* [REQUIRED WORK]:
#1 In the engineering college passage, rewrite the section from "But I was in" to "the coming months.", changing "rote memorization" to "cramming".
#2 In the engineering college passage, how many times more was theory weighed than practical application in the Indian education system?

--- Begin DOCUMENT TEXT ---

Four years prior, when I was admitted into college, I had it all sorted. I figured engineering would be no problem. How difficult can it be? While I did not know what to expect in this engineering program as I started off, I knew some fundamentals about the next phase of my life. The goal was to apply. Apply all you can learn to make things. Apparently, that turned out to be one of the real definitions of engineering as well: Engineering is the application of science and math to solve problems.
But I was in for a rude awakening—as the program began, I soon realized there's very little application and a lot more theory. And as the rules of the game in the Indian education system are—theory was weighed four times more than practical application. I ended up enduring more rote memorization than I ever thought I could stomach. Fortunately, through the four years of the program I felt most at home getting my hands dirty in labs and workshops—practical exams were always a breeze for me, and I typically focused little on theoretical topics. Through pure determination, I finished up my last semester and awaited the results due in the coming months.
Soon after my eighth-semester exams, I found myself boarding the train from Pune to Vasco, leaving behind everything familiar in search of my own unique path.

--- End DOCUMENT TEXT ---
--- Begin LISTED RECORDS ---

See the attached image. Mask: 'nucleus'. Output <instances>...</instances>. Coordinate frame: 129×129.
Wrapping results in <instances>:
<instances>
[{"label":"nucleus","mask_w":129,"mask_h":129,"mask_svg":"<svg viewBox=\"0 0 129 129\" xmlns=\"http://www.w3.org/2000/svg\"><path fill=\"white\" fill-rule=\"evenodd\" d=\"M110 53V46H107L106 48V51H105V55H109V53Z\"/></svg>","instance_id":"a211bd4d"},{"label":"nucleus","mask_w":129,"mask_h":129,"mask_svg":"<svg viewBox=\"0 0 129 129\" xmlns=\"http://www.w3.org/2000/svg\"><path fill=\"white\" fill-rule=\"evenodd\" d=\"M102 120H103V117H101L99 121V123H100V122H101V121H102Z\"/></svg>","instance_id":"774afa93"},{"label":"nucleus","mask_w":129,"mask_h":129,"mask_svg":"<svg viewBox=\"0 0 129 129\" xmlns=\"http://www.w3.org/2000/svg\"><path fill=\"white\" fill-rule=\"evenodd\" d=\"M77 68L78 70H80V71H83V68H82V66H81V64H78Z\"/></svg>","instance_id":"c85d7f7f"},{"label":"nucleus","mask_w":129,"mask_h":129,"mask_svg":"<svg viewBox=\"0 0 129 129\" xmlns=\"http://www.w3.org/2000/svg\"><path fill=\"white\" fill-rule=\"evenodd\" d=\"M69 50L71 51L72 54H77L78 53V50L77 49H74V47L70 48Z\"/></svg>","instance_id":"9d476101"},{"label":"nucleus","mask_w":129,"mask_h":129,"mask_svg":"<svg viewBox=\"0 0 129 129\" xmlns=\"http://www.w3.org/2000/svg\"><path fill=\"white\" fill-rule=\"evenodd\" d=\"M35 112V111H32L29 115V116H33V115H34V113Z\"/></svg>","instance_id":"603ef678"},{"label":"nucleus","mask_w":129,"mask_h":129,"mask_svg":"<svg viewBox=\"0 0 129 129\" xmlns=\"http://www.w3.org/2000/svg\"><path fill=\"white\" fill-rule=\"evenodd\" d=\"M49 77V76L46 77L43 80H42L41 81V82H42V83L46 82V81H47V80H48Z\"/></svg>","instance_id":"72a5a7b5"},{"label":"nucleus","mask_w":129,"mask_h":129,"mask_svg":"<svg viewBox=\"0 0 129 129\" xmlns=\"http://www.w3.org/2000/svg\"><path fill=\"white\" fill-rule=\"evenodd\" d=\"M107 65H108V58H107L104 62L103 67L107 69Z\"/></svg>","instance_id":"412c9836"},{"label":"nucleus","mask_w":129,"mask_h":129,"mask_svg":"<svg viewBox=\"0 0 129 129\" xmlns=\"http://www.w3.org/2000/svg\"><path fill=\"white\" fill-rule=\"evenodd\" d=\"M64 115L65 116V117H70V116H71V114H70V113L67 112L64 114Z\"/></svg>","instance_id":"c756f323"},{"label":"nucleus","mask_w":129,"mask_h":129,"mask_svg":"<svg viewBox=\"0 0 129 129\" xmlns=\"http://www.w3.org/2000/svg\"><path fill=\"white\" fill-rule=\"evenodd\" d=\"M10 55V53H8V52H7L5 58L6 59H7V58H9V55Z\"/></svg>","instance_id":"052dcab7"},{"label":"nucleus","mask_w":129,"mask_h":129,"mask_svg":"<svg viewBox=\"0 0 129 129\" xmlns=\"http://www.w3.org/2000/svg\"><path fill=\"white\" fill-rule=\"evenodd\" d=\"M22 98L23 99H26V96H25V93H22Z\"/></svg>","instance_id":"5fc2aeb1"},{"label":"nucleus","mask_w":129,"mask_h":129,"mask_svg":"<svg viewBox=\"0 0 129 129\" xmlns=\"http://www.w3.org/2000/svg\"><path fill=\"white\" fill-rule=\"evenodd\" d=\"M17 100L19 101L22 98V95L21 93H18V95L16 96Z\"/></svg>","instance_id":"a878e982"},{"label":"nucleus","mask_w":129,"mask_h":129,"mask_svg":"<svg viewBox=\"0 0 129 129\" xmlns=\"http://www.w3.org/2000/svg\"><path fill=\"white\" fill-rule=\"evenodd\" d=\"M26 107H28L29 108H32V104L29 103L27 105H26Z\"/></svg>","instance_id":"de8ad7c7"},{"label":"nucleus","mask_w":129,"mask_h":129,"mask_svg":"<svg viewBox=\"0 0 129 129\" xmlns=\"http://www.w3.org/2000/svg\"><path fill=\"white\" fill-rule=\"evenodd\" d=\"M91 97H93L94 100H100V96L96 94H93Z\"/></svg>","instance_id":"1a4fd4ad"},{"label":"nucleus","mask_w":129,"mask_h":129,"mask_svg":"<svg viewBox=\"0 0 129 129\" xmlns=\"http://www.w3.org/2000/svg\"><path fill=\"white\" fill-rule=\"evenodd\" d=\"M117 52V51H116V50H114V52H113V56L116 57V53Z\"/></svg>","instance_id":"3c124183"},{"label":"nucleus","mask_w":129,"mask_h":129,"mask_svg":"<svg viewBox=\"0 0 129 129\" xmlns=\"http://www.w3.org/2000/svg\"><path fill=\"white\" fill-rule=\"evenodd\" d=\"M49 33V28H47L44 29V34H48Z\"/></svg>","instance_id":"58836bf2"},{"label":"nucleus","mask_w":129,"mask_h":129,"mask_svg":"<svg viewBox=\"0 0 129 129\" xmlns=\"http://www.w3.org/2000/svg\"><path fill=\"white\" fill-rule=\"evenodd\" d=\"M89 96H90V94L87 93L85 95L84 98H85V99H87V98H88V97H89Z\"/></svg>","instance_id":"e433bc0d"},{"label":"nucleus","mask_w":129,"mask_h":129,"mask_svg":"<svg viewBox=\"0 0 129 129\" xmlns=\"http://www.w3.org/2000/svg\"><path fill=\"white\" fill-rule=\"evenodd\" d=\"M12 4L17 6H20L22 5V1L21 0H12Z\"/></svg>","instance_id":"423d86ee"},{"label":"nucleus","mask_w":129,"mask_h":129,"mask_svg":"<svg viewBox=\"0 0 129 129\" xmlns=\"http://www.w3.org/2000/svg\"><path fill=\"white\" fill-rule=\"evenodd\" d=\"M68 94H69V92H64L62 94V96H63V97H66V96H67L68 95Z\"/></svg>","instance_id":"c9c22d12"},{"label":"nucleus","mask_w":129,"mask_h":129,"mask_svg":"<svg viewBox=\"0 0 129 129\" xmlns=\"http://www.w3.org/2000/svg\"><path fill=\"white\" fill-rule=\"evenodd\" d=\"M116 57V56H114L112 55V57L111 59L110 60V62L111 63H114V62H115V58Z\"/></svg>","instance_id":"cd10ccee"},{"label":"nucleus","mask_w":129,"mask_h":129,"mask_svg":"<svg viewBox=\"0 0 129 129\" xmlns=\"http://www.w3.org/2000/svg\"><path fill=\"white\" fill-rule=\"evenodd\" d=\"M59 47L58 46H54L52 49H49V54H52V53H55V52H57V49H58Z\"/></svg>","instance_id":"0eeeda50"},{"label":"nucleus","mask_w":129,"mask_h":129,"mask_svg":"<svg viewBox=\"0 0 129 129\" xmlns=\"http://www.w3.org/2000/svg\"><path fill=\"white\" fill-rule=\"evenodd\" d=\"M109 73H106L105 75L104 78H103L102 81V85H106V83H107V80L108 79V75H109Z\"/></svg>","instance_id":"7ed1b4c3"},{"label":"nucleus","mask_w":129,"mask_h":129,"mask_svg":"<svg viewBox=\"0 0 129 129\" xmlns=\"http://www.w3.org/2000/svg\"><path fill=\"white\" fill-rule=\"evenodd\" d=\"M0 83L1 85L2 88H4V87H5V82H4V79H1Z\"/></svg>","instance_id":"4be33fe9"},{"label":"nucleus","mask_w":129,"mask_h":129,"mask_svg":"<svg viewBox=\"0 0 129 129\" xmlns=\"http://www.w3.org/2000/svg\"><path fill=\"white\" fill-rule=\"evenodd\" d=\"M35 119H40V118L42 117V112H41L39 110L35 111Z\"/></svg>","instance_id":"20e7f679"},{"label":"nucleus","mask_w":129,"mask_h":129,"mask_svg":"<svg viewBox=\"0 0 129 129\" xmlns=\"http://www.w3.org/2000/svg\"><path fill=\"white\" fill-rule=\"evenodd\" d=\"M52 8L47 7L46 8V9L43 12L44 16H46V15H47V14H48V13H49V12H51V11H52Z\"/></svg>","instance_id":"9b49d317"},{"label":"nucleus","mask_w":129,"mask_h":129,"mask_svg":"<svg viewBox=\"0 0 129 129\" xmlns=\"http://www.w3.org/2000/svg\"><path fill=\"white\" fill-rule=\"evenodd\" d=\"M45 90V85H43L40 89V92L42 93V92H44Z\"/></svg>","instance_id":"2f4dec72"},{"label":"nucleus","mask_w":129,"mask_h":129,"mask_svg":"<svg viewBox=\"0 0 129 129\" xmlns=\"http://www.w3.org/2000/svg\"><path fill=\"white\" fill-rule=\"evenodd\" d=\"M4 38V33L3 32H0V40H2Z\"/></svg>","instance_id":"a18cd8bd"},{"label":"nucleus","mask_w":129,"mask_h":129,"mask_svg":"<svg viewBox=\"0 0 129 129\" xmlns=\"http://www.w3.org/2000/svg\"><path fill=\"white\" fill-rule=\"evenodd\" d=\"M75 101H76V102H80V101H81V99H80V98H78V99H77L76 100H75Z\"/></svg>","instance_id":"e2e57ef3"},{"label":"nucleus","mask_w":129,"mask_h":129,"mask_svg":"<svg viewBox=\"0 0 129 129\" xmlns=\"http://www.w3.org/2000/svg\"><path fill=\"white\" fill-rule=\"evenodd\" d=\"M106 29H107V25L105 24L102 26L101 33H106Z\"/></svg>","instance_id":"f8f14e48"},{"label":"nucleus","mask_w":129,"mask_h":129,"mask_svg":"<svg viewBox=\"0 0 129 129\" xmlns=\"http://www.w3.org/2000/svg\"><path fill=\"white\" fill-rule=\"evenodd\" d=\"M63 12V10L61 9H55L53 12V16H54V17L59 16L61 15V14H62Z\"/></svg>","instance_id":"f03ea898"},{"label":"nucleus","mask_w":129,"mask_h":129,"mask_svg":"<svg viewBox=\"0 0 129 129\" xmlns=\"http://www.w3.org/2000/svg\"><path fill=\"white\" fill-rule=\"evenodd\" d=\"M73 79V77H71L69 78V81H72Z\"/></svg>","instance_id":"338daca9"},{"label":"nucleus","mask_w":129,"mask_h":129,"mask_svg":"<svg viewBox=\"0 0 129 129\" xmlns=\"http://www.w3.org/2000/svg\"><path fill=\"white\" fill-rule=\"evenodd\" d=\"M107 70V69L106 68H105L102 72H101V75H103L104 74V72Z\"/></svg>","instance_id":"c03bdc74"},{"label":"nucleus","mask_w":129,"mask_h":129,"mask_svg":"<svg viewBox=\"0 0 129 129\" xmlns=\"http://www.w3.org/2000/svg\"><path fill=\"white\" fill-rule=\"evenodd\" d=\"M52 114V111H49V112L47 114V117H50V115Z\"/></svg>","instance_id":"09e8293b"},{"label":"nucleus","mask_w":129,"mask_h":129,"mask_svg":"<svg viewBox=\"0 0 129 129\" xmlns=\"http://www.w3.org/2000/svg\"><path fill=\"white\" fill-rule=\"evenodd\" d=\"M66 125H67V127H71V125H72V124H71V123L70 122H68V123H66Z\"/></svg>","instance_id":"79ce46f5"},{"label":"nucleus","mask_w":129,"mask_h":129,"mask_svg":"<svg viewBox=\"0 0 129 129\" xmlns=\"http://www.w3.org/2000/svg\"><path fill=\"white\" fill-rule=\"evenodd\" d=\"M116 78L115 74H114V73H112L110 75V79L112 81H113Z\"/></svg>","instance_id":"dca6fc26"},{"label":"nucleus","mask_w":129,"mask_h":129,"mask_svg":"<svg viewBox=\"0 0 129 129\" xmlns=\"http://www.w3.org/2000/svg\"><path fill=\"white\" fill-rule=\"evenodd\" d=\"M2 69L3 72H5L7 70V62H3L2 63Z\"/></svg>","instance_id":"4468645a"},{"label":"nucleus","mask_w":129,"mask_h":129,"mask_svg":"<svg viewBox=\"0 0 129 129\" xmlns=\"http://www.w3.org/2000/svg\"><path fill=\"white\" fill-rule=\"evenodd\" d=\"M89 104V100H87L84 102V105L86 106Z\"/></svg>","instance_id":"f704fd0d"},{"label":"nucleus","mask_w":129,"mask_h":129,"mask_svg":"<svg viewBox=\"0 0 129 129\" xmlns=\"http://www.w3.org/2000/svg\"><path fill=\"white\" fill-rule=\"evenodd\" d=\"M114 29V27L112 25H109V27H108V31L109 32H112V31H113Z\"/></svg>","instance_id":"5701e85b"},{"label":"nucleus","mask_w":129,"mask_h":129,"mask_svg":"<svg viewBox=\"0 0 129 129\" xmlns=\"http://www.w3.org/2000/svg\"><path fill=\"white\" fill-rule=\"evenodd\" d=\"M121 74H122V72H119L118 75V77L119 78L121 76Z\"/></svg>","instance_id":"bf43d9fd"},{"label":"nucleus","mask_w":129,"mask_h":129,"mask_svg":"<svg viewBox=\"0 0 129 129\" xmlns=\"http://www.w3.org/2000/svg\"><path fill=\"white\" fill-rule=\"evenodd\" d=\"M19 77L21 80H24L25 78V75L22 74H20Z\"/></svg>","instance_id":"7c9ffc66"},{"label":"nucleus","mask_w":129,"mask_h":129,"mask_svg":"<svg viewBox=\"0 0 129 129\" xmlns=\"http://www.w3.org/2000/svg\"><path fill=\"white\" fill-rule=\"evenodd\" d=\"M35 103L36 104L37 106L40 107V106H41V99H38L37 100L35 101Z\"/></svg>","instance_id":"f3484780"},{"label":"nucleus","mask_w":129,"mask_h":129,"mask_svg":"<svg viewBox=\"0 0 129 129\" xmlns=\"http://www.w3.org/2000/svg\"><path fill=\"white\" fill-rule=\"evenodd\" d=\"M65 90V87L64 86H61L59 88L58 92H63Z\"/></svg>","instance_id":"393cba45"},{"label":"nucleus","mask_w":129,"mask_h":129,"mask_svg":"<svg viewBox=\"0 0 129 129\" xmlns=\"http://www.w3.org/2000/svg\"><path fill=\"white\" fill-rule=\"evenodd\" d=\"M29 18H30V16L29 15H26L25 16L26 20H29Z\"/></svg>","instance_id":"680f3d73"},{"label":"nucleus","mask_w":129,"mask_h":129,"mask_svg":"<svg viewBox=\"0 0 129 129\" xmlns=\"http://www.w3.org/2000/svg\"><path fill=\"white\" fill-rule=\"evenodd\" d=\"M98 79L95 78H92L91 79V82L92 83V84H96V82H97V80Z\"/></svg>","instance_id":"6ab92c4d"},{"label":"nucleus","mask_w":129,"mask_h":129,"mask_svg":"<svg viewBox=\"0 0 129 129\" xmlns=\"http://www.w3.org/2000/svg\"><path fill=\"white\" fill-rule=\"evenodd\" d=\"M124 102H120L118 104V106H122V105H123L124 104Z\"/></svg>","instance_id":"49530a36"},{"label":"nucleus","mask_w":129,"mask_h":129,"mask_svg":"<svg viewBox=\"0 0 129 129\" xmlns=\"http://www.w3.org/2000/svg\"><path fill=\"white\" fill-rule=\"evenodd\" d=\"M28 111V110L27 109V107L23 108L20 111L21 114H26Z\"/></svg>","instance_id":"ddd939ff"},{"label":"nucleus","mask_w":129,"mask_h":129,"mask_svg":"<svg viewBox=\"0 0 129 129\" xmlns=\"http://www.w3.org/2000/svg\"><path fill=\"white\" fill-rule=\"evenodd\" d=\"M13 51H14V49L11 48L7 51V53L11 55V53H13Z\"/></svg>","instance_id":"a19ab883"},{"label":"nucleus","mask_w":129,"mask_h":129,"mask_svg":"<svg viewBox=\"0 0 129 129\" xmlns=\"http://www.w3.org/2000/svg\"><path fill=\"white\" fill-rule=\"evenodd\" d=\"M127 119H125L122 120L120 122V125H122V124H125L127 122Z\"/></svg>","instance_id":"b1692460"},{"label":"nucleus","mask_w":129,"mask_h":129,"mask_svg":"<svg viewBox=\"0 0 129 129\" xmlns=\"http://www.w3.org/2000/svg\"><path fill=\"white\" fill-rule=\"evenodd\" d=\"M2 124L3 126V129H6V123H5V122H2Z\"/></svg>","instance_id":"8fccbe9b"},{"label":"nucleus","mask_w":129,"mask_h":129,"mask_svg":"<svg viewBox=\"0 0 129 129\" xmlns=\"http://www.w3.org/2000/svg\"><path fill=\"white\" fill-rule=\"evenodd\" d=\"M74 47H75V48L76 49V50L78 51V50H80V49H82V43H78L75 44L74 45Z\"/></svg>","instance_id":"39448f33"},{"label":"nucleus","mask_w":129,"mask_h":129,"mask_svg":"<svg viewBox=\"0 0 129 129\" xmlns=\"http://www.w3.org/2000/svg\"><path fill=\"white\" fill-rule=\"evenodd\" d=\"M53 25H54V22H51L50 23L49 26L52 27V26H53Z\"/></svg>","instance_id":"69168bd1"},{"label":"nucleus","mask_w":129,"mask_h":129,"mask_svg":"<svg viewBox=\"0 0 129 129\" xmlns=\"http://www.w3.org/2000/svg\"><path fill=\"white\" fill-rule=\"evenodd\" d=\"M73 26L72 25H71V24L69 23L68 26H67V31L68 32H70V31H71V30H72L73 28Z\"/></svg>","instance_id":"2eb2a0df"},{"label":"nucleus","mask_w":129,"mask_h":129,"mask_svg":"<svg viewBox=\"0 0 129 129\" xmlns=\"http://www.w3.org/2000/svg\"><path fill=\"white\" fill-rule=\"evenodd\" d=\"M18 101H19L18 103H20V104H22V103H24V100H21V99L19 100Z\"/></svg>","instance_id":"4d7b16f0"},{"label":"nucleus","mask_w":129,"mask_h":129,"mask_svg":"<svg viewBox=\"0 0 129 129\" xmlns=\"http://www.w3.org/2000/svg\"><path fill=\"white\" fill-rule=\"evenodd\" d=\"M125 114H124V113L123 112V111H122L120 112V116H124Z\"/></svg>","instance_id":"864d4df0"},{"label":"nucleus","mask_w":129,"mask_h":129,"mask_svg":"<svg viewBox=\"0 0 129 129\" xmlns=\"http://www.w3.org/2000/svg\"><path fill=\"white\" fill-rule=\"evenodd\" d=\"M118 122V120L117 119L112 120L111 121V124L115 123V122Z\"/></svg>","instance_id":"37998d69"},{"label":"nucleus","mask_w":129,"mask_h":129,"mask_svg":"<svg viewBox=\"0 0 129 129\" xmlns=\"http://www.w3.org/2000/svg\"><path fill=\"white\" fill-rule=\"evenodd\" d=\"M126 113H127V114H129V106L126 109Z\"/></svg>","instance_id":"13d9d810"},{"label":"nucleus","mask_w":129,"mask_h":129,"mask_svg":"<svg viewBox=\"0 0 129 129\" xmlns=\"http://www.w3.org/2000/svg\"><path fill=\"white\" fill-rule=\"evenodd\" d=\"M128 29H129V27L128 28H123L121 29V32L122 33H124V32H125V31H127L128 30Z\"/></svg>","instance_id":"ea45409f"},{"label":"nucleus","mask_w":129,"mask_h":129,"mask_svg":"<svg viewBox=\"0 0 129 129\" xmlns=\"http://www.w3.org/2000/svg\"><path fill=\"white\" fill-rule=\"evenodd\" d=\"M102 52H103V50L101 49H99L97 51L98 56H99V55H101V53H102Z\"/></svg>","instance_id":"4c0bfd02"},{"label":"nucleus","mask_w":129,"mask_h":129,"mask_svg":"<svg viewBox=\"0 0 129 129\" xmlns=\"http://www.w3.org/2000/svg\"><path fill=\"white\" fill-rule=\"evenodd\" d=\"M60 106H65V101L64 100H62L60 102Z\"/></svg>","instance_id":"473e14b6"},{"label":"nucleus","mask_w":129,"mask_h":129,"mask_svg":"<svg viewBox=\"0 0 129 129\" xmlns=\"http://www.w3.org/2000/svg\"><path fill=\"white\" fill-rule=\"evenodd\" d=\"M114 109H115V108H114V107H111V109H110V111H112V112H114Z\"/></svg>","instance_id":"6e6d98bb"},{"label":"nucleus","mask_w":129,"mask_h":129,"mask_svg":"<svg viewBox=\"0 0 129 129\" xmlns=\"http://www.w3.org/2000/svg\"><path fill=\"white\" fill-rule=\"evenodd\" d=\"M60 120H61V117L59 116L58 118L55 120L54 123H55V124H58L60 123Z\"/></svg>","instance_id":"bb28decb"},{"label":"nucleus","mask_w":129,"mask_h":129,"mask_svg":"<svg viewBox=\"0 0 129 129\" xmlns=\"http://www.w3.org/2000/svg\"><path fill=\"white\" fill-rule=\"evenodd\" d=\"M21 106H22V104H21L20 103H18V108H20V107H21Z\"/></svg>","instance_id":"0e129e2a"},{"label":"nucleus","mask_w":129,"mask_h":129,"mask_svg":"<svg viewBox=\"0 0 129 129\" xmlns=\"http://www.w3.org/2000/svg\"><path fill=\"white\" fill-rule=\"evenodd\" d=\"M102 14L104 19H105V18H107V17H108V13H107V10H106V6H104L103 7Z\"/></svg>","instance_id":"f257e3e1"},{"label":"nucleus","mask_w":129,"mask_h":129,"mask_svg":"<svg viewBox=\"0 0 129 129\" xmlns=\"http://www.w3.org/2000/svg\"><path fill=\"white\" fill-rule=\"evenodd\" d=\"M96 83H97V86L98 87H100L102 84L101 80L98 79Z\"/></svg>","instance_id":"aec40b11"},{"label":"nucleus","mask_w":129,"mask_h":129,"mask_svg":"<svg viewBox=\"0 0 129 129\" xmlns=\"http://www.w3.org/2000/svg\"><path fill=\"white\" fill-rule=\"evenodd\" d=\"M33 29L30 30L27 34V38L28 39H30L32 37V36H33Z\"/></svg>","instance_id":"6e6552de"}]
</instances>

--- End LISTED RECORDS ---
--- Begin LISTED RECORDS ---

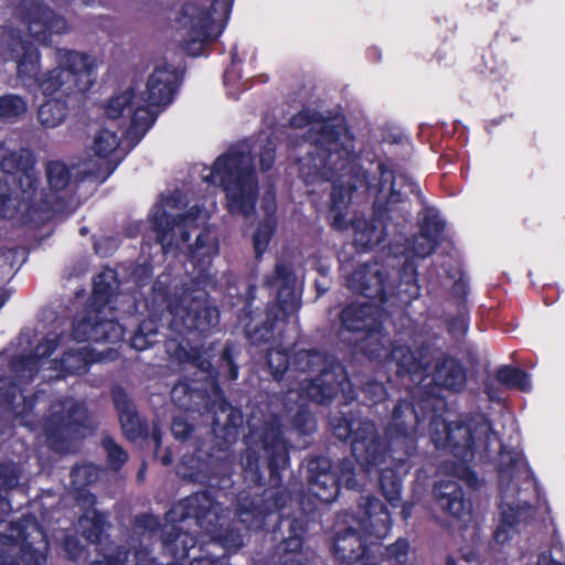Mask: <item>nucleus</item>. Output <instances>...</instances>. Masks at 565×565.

--- End LISTED RECORDS ---

* [EXERCISE RESPONSES]:
#1
But I was in for a rude awakening—as the program began, I soon realized there's very little application and a lot more theory. And as the rules of the game in the Indian education system are—theory was weighed four times more than practical application. I ended up enduring more cramming than I ever thought I could stomach. Fortunately, through the four years of the program I felt most at home getting my hands dirty in labs and workshops—practical exams were always a breeze for me, and I typically focused little on theoretical topics. Through pure determination, I finished up my last semester and awaited the results due in the coming months.

#2 Four times more.